Oprah reflected on her initial excitement about coming to the University of Pennsylvania. She was determined to take full advantage of all the University had to offer, especially the fact that she could finally have a black-oriented social life. She stated: “I really felt that as a black female if I had an opportunity to go to an Ivy League school I had to go. So I was kind of hoping on Penn.” Oprah was accepted to another Ivy but decided on the University of Pennsylvania because she did not like the environment at the other school. She felt that the black students were “uppity” and did not think she would fit in with them.

I got into [name of university] first and I went to visit and it was really, I didn’t have a good time, it rained all weekend. And then I don’t think I really liked the people I was around, I felt really shy. I was going through like this strange stage where like I didn’t want to talk. People always tell me I sound white or acted white, so I was around all these black people, I was afraid to be out there for fear that people would say that. So I had a very quiet weekend, I was really quiet. But I was like, well, if I don’t get into Penn, I have to go here.

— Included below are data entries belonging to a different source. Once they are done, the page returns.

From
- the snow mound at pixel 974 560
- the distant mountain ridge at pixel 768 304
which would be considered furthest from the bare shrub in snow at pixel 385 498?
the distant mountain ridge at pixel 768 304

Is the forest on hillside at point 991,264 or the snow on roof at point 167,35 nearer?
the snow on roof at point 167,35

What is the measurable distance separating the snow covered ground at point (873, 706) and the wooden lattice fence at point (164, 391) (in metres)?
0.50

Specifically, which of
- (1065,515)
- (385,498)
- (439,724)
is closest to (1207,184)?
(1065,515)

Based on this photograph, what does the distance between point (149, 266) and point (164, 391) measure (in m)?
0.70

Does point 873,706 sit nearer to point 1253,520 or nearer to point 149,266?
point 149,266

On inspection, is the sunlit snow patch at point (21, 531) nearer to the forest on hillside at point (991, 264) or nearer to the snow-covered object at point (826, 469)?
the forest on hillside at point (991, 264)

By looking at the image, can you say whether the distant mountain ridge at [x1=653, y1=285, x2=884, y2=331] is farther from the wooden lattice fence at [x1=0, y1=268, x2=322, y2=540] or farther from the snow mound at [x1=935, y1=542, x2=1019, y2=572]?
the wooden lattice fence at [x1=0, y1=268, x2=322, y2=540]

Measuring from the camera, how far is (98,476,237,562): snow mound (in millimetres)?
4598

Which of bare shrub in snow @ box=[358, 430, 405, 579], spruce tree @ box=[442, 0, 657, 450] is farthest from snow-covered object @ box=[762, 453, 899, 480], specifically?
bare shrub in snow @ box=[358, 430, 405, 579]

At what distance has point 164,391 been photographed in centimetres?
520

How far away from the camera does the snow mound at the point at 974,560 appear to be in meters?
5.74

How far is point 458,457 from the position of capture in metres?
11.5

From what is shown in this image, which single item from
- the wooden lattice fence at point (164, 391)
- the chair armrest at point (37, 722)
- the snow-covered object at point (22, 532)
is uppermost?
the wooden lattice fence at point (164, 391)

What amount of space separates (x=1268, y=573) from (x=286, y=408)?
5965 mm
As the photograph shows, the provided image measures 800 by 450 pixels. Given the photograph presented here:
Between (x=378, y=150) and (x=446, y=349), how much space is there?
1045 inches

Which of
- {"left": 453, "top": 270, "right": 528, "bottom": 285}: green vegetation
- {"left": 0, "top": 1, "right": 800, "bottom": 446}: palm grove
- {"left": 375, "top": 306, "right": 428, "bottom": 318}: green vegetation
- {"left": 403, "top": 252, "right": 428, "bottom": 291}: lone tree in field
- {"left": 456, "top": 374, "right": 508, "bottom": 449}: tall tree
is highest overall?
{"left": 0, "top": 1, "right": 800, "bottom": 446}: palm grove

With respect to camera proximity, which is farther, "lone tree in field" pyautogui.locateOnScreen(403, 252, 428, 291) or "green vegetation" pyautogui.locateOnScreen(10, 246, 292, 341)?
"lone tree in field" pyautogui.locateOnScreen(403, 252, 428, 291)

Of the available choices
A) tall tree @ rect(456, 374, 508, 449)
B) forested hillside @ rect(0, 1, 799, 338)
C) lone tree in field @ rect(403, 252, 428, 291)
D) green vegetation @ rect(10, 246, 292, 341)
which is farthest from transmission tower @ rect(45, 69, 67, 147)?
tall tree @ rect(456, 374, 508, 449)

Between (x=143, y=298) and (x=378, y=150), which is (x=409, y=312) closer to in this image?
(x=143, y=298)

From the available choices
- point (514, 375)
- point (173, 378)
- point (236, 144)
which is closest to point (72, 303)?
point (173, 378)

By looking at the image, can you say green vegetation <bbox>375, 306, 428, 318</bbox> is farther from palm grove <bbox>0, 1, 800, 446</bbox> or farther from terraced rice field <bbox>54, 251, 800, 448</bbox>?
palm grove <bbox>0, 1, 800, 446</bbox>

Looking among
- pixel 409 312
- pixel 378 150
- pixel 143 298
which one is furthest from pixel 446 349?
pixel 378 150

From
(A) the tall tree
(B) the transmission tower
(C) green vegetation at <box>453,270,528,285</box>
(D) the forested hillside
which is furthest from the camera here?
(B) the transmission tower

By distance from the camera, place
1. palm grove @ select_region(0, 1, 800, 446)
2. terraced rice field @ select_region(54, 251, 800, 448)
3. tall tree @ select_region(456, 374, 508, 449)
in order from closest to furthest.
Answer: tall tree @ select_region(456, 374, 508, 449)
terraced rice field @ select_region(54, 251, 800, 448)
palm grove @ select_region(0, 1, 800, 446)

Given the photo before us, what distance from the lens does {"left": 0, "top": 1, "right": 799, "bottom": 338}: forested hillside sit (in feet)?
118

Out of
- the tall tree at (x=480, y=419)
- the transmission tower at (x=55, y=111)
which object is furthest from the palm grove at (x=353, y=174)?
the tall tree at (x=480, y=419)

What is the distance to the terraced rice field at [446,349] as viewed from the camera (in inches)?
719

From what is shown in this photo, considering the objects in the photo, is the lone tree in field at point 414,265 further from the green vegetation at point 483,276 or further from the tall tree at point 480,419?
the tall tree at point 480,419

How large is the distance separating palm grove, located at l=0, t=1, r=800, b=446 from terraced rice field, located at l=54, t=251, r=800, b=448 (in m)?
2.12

Oprah did not want a repeat of high school where she was always the only black person in her friendship circle. She explained:

I made a very conscious choice I did not want to be the only black girl amongst white people anymore. And more importantly, I didn’t want to feel isolated or ostracized from the black community. I had done it for so long.

Minority Scholar’s Weekend for accepted minority students (which occurs in the spring before freshman year) and the Africana Studies Summer Institute, an intensive week-long session of classes held by the Center for Africana Studies the summer preceding freshman year were crucial to shaping students’ initial expectations of the University and what life as a black person would be like there.

Although not specifically asked, over half the interview sample revealed that they had attended Minority Scholars’ Weekend and that this had been a fun time to meet other incoming black students and learn about the variety of black-oriented scholastic resources and social outlets, especially the Du Bois College House where they could live with a critical mass of black students. Minority Scholar’s Weekend is designed to entice students from underrepresented minority groups (especially blacks and Latinos) to matriculate at the University of Pennsylvania over other schools. Prospective students stay with other minority students for the weekend, meeting with professors and university personnel, and attend social and cultural events especially for them. This initial campus visit provided many with a good first impression of the University. They reported having a lot of fun partying and socializing with their same-race peers, often for the first time in their lives.

James, a sophomore at the time of his interview, came to the University for Minority Scholar’s Weekend and really enjoyed himself. He met several of his friends there and explained that he immediately felt “comfortable”.

James: I came here, they have Minority Scholar’s Weekend…So, when we came here, I instantly clicked with a lot of people…One of them became my roommate the first two years—who is now a housemate of mine along with two other people.

Interviewer: And as far as enrolling at Penn, what turned the cards for you?

James: It was Scholar’s Weekend, definitely.

Besides making friends, James explained that the parties during Scholar’s Weekend were really fun and gave him the impression that Black students had a vibrant social life.

…The parties at Scholar’s Weekend—I mean, it’s a common thing. They suck you in at the parties at Scholar’s Weekend. And you get here and you think it’s gonna be like that every weekend. You think it’s Florida State and you’re just gonna be able to go out and hang out. And, there’s going to be tons of [black] people.

James did not feel the same way when he visited Harvard, his other top choice. He thought the black students were not as fun to be with and were “weird.”

Nina also felt that Minority Scholar’s Weekend was the deciding fact for her when she had to make the choice between the University of Pennsylvania and Barnard College.